Re: PT880 pro NvAGP support ?
This chipset is fairly amazing actually (the Via PT880 PRO chipset simultaneously supports AGP and PCI-E - and also DDR and DDR2. Because of it's complexity, it was released to market a little late, and never took off). Had my 4COREDUAL-SATA2 going for a month now without any flakes, playing Quake 4 on my GeForce 6600, and compiling kernels, etc. They did a great job and it's a shame it's not supported by NvAGP. I wasn't sure about how this budget board would perform, but it's Sata2 support makes my new hard-disk zoom along nicely, and the Core 2 Duo is easily the fastest thing around. I get around 100fps benchmarking the id Q4-1.4.2 benchmark on high settings at 1024x768. Not too flash.. as the linux SDL port runs considerably slower that the win32 version i think.

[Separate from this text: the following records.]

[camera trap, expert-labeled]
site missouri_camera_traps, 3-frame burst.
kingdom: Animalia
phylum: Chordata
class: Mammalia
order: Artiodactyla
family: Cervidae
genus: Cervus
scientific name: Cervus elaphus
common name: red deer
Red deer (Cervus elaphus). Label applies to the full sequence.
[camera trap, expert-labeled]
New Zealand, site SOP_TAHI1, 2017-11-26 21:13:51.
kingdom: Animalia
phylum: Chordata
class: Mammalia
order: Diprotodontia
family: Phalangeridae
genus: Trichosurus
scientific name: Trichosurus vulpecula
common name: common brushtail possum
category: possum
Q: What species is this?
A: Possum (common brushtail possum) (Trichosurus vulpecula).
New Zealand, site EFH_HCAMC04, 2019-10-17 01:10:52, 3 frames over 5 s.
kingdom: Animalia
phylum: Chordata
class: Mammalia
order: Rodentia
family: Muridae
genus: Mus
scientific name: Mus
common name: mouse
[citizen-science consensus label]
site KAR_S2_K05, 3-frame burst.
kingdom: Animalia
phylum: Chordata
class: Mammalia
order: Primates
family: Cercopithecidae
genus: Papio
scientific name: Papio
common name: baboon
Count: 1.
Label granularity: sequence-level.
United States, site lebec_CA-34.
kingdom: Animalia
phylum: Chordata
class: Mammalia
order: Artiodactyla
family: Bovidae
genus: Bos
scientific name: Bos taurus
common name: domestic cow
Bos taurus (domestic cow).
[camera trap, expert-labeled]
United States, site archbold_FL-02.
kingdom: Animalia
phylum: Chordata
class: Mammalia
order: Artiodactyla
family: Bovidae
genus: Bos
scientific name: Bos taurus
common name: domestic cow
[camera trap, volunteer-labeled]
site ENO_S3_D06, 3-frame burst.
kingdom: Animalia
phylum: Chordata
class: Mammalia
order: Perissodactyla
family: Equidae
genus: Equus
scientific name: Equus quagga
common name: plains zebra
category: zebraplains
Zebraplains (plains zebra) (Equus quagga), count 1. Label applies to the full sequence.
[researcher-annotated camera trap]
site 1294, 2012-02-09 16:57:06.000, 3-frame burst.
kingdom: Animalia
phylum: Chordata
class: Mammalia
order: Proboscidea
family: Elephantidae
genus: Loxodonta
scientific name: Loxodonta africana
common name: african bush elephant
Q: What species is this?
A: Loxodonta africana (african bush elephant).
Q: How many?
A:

It's hard to fathom why the industry switched to PCI-E anyway, except to force people along the upgrade path. PCI-E and AGP appear to have comparable bandwidth, and all they have done is render obsolete every add-on card ever made, both AGP and PCI. It could be said that it was a general upgrade to PCI, but i cant see why, as the video card is the only common card that requires huge bandwidth.
Toms Hardware, with an empty sentiment found across the web: "It's true that PCI-Express offers no current performance advantage over AGP 8X. In fact, AGP 8X is only a couple of percent faster in games than AGP 4X and in non-games it doesn't matter at all. But the biggest advantage of PCI-Express is that it's the standard of the future".
Being forced to upgrade for no reason an "advantage" ? I don't think so.
Anyway, i guess it's no suprise. The whole consumer PC market is about forcing clueless users to upgrade. SATA, Intel's failed RD Ram stunt, m****soft's god-awful new operating system, and the stream of vacuous new games that demand faster GPUs. ;>
Last edited by stevenaaus; 01-17-09 at 10:16 PM.